[Scene question records]
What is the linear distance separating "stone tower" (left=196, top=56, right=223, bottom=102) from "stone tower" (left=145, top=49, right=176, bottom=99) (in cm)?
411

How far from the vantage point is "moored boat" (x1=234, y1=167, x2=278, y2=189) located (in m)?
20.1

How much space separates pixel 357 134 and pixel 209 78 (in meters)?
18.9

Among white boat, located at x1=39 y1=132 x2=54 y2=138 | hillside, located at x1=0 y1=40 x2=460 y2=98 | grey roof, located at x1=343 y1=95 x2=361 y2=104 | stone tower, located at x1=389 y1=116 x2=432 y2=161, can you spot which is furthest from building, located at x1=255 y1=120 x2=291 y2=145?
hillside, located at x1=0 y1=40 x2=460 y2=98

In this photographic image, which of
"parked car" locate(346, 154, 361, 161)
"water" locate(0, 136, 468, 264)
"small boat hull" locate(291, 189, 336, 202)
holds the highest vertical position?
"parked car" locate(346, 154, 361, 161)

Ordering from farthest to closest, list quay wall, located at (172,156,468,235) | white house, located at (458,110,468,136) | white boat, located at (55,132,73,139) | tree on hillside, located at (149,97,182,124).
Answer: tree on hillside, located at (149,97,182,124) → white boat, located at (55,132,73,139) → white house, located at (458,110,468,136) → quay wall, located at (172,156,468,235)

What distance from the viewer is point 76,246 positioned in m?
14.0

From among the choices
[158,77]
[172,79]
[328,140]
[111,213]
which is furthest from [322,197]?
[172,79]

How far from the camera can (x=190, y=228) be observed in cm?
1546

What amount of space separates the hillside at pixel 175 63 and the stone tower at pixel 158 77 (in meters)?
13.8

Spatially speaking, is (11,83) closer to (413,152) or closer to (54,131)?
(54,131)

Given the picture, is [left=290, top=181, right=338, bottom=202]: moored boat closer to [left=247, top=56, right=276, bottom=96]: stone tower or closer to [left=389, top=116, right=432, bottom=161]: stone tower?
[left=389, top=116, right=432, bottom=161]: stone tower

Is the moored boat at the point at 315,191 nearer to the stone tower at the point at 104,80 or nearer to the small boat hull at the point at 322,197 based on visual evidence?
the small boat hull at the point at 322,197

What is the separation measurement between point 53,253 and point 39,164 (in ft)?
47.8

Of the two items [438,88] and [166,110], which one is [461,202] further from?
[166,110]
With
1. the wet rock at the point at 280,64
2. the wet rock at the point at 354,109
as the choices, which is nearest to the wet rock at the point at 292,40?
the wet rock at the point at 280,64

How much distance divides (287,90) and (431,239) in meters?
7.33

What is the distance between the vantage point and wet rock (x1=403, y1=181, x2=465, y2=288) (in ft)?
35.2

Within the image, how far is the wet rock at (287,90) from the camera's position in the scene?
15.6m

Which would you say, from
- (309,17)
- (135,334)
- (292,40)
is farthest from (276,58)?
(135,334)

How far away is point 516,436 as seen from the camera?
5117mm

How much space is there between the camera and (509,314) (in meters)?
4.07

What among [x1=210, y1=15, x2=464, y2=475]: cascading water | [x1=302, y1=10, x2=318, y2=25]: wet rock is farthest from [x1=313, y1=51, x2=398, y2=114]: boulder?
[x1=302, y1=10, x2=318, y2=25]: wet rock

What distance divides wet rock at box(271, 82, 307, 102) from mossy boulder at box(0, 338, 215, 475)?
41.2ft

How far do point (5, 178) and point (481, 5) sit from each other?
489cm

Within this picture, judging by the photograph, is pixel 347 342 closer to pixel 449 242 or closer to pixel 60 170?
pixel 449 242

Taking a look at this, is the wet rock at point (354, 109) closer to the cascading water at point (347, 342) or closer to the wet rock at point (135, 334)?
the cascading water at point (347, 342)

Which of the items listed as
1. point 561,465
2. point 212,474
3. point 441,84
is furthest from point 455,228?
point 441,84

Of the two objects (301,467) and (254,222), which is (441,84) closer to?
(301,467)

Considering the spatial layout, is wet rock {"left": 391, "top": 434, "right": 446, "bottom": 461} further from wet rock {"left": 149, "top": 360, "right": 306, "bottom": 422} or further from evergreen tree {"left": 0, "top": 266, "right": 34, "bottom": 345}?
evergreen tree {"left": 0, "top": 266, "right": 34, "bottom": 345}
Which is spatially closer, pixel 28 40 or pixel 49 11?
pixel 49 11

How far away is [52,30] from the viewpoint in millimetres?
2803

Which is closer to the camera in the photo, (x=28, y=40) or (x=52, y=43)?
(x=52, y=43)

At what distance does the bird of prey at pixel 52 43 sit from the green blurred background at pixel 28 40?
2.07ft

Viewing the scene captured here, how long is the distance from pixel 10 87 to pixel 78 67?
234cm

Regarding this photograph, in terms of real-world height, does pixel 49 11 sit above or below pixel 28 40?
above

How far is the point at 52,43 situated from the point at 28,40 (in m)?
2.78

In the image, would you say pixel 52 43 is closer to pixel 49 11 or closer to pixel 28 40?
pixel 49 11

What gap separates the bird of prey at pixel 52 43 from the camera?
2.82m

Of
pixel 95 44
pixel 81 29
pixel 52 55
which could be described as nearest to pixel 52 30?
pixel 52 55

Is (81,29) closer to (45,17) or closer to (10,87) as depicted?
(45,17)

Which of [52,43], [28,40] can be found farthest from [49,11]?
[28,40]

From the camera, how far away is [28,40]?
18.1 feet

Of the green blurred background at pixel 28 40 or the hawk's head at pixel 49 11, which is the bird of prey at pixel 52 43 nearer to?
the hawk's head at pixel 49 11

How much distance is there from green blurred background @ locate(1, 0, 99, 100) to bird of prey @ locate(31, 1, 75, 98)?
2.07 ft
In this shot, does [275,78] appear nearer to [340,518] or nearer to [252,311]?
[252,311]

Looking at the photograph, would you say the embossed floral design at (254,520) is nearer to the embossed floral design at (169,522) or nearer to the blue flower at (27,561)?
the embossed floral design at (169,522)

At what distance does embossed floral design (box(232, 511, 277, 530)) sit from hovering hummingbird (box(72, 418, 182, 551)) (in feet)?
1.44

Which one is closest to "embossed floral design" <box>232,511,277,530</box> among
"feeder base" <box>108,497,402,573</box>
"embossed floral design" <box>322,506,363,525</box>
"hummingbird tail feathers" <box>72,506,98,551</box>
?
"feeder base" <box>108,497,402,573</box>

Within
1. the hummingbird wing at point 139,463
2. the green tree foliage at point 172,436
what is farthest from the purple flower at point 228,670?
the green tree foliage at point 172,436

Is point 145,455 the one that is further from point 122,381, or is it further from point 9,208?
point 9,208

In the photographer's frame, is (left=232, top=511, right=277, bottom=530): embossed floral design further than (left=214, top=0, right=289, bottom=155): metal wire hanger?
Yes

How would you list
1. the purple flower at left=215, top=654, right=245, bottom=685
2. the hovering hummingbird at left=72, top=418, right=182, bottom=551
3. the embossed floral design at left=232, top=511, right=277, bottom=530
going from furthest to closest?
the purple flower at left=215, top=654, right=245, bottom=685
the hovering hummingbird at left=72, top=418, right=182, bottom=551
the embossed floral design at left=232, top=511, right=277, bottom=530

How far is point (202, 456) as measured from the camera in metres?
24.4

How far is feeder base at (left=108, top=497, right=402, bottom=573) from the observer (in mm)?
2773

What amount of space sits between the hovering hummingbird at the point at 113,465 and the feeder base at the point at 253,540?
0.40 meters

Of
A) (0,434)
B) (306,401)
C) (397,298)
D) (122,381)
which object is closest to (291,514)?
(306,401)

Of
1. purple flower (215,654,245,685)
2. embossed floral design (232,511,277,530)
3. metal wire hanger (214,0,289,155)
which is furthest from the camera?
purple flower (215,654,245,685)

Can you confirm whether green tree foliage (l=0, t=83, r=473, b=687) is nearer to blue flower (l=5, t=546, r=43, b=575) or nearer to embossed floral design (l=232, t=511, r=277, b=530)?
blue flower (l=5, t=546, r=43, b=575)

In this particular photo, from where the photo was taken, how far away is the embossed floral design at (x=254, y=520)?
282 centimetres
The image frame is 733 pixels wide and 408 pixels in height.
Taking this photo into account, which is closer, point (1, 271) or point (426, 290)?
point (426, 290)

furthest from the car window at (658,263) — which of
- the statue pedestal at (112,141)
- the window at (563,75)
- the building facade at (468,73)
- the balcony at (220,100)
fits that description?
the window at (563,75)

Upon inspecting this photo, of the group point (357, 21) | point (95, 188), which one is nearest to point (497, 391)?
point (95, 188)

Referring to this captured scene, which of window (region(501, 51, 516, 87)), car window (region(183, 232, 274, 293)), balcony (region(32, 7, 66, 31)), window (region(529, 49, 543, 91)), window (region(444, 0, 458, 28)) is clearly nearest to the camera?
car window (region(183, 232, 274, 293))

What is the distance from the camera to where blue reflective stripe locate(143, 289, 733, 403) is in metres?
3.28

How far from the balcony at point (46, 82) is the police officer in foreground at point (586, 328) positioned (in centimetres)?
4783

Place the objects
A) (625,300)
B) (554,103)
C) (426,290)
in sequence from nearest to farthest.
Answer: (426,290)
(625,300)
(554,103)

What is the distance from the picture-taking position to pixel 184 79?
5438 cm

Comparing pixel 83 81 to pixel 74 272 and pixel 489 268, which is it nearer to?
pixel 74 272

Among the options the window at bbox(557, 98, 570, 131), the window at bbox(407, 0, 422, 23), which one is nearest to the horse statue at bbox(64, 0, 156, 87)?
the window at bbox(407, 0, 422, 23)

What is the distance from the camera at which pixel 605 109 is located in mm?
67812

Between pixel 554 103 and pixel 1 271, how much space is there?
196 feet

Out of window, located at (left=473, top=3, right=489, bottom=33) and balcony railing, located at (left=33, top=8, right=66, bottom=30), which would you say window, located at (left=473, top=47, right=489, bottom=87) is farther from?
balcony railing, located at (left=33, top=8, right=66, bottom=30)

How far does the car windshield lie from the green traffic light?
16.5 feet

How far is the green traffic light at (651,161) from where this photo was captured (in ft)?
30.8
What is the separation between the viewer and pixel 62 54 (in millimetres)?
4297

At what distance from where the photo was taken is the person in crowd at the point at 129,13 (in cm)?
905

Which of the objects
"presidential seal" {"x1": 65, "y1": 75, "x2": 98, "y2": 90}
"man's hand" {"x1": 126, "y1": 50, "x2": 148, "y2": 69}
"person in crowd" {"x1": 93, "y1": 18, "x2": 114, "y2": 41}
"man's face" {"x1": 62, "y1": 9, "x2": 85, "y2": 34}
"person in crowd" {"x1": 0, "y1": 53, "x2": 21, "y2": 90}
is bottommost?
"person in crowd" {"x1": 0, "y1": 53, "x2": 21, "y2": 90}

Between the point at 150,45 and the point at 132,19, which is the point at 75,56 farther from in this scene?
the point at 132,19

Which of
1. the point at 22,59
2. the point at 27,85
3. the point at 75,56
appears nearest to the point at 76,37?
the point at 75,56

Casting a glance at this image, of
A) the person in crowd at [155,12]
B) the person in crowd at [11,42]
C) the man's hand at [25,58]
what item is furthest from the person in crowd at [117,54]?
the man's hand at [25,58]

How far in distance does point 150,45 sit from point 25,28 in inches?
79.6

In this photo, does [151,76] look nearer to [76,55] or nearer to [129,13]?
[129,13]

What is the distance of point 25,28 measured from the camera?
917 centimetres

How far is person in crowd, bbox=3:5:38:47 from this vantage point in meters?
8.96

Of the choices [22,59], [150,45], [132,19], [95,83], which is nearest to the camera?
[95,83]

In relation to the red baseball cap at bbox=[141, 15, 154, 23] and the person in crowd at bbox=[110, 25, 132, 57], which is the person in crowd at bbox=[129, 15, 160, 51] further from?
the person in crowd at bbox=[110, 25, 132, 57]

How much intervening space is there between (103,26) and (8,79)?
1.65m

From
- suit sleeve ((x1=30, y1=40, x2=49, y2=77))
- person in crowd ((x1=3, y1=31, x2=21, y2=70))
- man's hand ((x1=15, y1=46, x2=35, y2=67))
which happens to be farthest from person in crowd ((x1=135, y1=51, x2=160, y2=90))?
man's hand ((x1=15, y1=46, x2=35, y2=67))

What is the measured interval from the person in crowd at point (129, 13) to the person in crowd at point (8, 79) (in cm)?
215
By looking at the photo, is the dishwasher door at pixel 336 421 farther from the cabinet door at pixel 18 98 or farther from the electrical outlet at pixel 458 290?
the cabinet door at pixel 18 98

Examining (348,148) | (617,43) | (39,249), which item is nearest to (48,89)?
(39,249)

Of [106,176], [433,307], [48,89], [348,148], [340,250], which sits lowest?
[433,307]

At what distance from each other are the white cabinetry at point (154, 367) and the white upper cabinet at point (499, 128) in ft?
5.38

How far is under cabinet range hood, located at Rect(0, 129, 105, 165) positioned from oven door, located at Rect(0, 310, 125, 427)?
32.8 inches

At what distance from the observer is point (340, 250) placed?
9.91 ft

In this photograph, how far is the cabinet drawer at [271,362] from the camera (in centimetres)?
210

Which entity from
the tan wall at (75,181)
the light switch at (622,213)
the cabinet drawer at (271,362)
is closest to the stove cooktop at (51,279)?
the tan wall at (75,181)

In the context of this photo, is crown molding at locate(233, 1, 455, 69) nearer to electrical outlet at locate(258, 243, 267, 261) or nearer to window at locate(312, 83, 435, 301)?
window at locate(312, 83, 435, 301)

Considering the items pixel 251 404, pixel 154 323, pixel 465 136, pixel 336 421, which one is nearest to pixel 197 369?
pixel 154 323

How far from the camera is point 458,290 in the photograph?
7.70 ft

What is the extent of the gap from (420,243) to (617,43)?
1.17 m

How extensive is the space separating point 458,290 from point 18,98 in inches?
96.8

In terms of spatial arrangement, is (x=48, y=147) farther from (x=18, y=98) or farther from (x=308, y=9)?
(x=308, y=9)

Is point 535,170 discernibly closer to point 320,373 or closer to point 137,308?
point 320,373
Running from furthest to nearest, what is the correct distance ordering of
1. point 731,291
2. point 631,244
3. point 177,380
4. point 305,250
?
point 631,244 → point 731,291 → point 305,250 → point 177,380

# What the task requires:
Please give everything from the line containing "How far from the camera is" down to the last line of the entries as a JSON list of strings, with one string per line and blank lines left out.

# Reply to the exercise:
[
  "How far from the camera is point 458,290 in the photograph?",
  "7.70 ft",
  "What is the extent of the gap from (420,243) to (617,43)?",
  "1.17 m",
  "How extensive is the space separating point 458,290 from point 18,98 in inches?",
  "96.8",
  "In terms of spatial arrangement, is (x=48, y=147) farther from (x=18, y=98) or farther from (x=308, y=9)?",
  "(x=308, y=9)",
  "Is point 535,170 discernibly closer to point 320,373 or closer to point 137,308?",
  "point 320,373",
  "Running from furthest to nearest, what is the correct distance ordering of",
  "1. point 731,291",
  "2. point 631,244",
  "3. point 177,380",
  "4. point 305,250",
  "?",
  "point 631,244 → point 731,291 → point 305,250 → point 177,380"
]